-- Opening Marker --

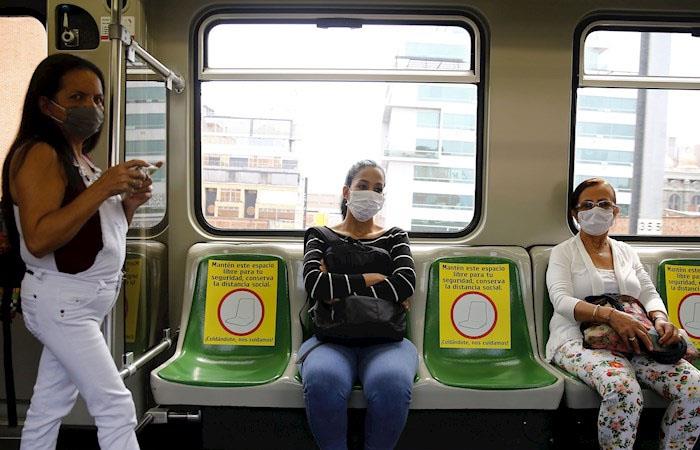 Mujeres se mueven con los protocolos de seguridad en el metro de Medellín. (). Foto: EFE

-- Closing Marker --
-- Opening Marker --

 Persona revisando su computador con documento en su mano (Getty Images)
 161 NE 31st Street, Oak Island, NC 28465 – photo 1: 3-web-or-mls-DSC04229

-- Closing Marker --

• Assignment:
Once you find the line with "Persona revisando su" in the entries above, output it and each line after it up to and including the line with "161 NE 31st", and nothing else.

• Written solution:
 Persona revisando su computador con documento en su mano (Getty Images)
 161 NE 31st Street, Oak Island, NC 28465 – photo 1: 3-web-or-mls-DSC04229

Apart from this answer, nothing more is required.